Stored entries:
+ + +

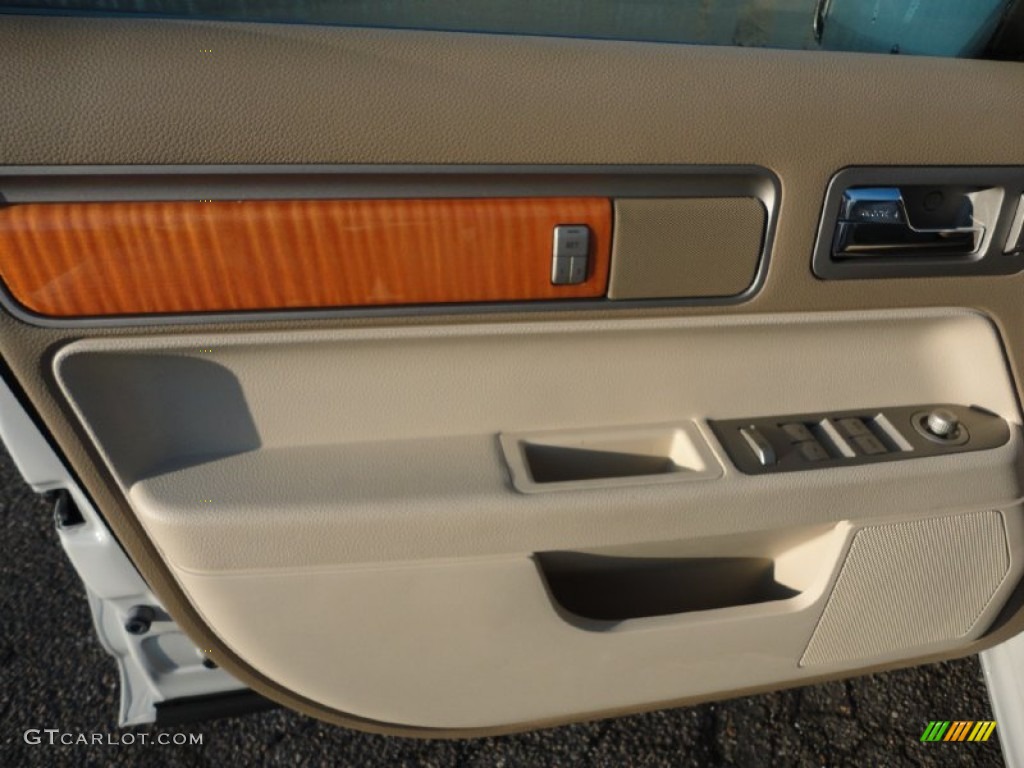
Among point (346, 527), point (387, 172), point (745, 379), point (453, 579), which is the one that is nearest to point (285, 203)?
point (387, 172)

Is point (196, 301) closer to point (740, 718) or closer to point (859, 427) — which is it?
point (859, 427)

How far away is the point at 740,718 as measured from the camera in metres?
1.49

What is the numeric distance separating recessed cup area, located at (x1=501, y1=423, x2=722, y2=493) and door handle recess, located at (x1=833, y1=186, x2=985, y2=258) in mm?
331

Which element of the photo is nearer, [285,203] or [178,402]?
[285,203]

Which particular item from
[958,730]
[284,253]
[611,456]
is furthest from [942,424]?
[284,253]

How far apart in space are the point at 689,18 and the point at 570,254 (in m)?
0.38

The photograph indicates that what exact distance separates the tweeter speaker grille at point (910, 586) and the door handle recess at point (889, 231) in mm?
403

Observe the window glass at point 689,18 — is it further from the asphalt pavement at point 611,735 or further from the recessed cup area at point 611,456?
the asphalt pavement at point 611,735

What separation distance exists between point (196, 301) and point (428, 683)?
65cm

+ + +

Rewrite the part of the listing that opens with the line containing "What separation distance" and runs through the end of the listing, replacing "exists" with "lies" and changing nothing else.

▶ EXPECTED OUTPUT:
What separation distance lies between point (196, 301) and point (428, 683)?
65cm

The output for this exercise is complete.